Document segment
============================================================

Lessons from a Misbegotten Mountain Dayhike [Mt. Batolusong/Mapatag Plateau, Tanay Rizal, July 2013]

mapatag plateau

(Mapatag Plateau)

  1. A local guide, no matter how frail-looking, is always stronger and hardier than you.
  2. There seems to be  nationwide conspiracy among mountain guides to grossly underestimate the time required to reach the summit of a mountain.
  3. Time is relative, even in the mountains. The 30 minutes of a guide may actually be an hour and a half for a city slicker.
  4. When looking at PinoyMountaineer’s rating scales, do not be presumptuous and assume you are as fit as Dr. Gideon Lasco.
  5. When hiking a relatively new trail, expect talahib to cover the path
  6. When talahib covers the mountain path, expect cuts on the exposed portions of your arms.
  7. Talahib cuts can be very very painful .

============================================================

Data supplied
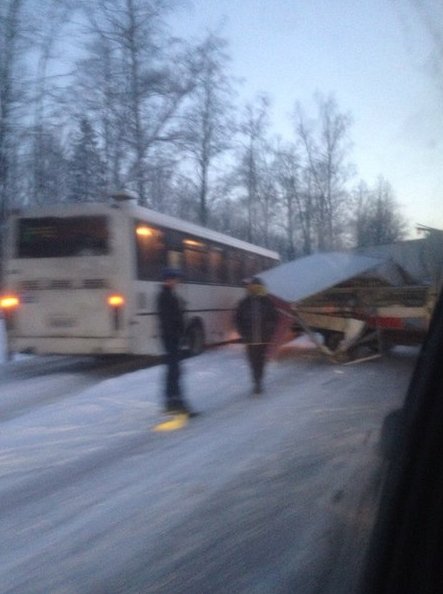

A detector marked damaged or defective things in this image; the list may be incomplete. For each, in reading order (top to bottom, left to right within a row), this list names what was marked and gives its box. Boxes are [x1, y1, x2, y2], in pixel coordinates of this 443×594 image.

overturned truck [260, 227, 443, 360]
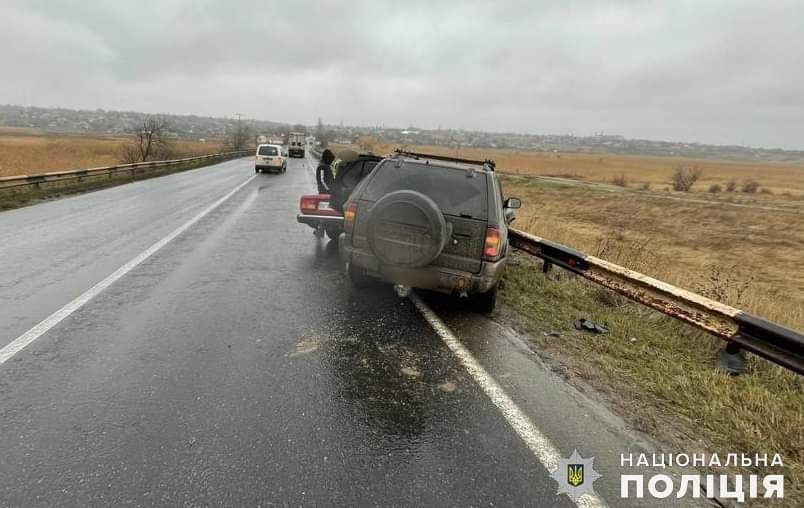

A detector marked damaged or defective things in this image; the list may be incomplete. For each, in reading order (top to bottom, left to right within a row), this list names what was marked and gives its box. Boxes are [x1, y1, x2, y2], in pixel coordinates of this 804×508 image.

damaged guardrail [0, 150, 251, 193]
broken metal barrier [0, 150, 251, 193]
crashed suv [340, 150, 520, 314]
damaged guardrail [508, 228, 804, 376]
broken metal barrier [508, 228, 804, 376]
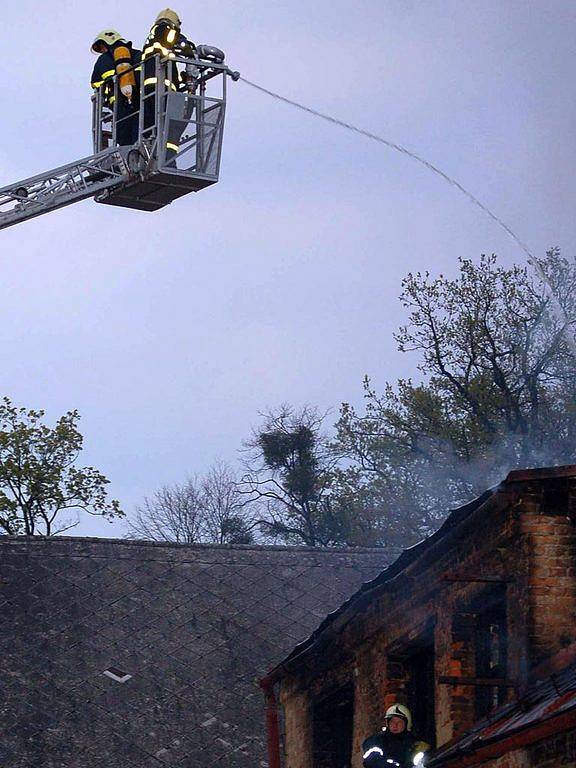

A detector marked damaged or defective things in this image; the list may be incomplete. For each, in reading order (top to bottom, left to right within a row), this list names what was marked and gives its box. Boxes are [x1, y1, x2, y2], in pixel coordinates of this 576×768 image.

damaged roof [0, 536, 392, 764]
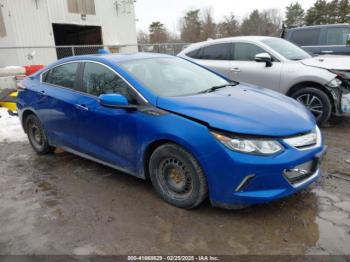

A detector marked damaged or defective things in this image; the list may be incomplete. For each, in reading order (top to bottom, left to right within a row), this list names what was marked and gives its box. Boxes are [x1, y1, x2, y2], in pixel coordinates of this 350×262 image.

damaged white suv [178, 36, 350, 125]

============================================================

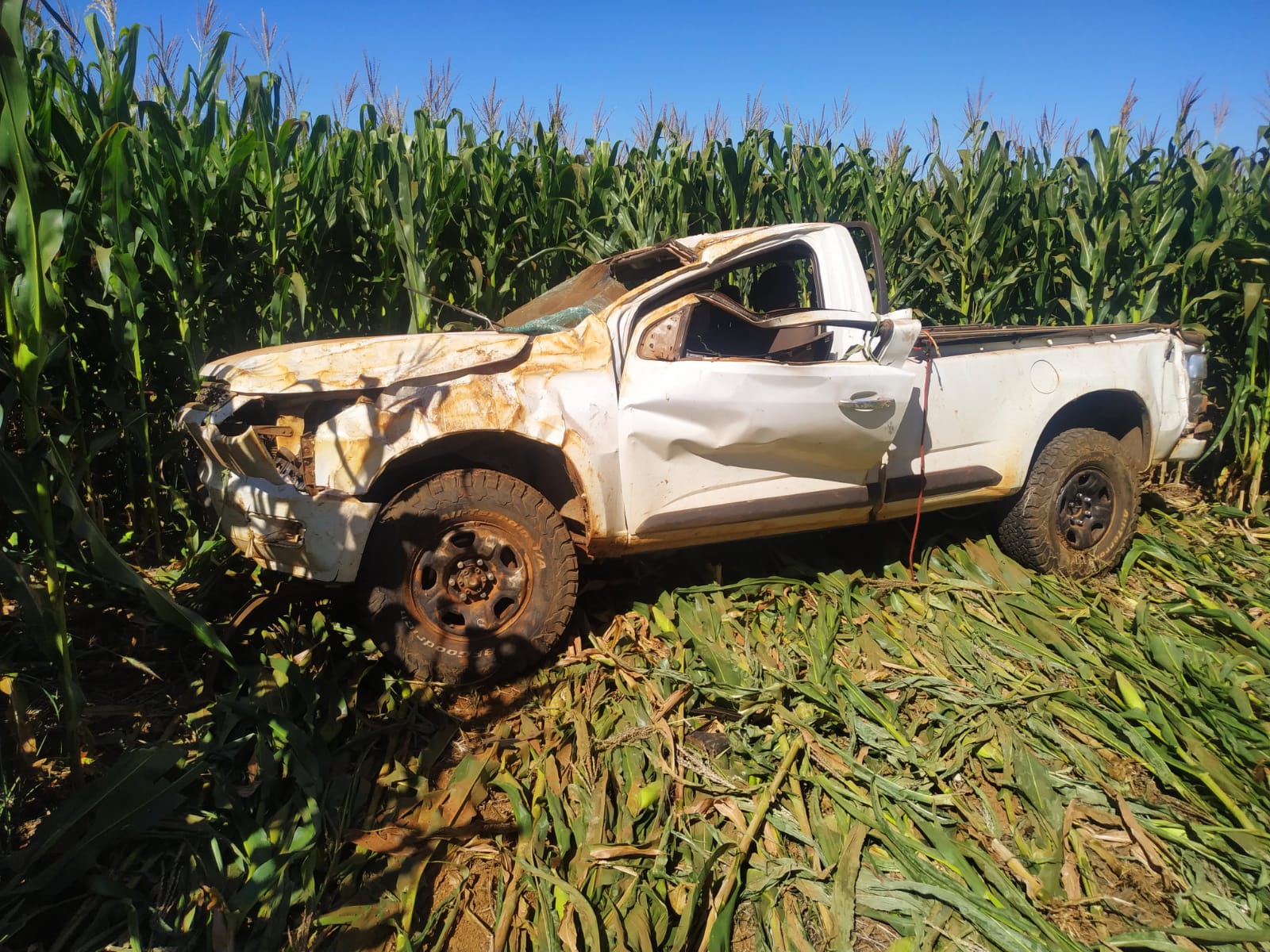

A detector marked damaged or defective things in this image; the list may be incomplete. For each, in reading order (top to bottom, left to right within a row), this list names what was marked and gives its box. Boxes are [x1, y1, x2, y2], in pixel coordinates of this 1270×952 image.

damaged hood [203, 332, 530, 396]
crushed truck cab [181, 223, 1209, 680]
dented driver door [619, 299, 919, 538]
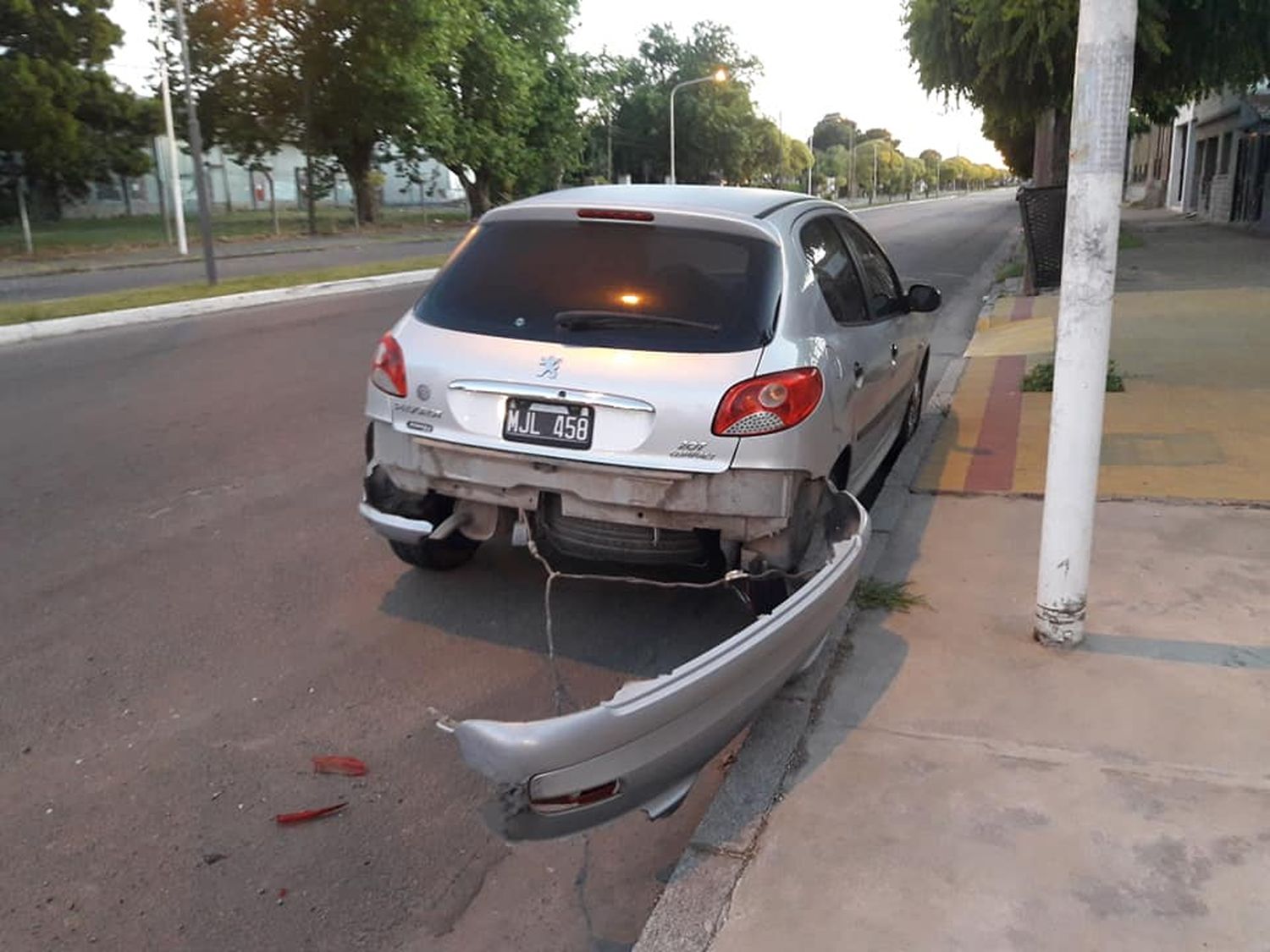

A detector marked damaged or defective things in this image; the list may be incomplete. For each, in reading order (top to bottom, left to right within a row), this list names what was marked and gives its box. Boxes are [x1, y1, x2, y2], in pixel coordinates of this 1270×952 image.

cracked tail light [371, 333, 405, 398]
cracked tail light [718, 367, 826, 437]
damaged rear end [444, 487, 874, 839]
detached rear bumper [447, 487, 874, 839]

============================================================

Actions to take
- a) Answer these questions from the Mt. Batolusong dayhike lessons:
(i) What is expected to cover the path when hiking a relatively new trail?
(ii) Whose fitness should a reader not assume to have when looking at PinoyMountaineer's rating scales?
(iii) According to the title, in what month and year did the dayhike take place?
- b) Decide whether each statement agrees with the Mt. Batolusong dayhike lessons, and quote the words that settle it.
(i) A frail-looking local guide is weaker than the hiker.
(ii) Talahib can cut the exposed portions of a hiker's arms.
(iii) Mountain guides tend to overestimate the time needed to reach the summit.
- c) Carry on the Mt. Batolusong dayhike lessons, picking up after the last numbered item.

Task responses
- a)
(i) Talahib.
(ii) Dr. Gideon Lasco's.
(iii) July 2013.

- b)
(i) No: "A local guide, no matter how frail-looking, is always stronger and hardier than you."
(ii) Yes: "When talahib covers the mountain path, expect cuts on the exposed portions of your arms."
(iii) No: "There seems to be  nationwide conspiracy among mountain guides to grossly underestimate the time required to reach the summit of a mountain."

- c)
  8. Do not make the mistake of assuming that there would be softdrink stalls along the path of every mountain.
  9. For a newbie hiker, a less  obvious danger in mountaineering is dehydration.
  10. A grand view from the heights of the mountain will make all the physical hardships worthwhile.
  11. When a misbegotten mountain sortie makes you feel stupid, always remember that being a living hiker who feels stupid is infinitely preferable to being a dead hiker who feels nothing at all.
  12. Surviving a mountain hike despite your numerous stupidities is perhaps permission from the Almighty to let you continue with your inept adventures.

rice fields

(Rice Field After Jump-Off )

near the babmboo grove

(Bamboo Grove)

talahib!

(Drowning in Talahib!)

more talahib!

(Talahib!)

again more talahib!

(More Talahib!)

somewhere...

(Somewhere in Mt. Batolusong)

view from mapatag plateau

(View from Mapatag Plateau)

view from mapatag plateau (2)

(View from Mapatag Plateau)

view from mapatag plateau (with abandoned shelter)

(View from Mapatag Plateau)

manong guide admiring the view

(View from Mapatag Plateau)

mapatag plateau selfie!

(Mapatag Plateau Selfie!)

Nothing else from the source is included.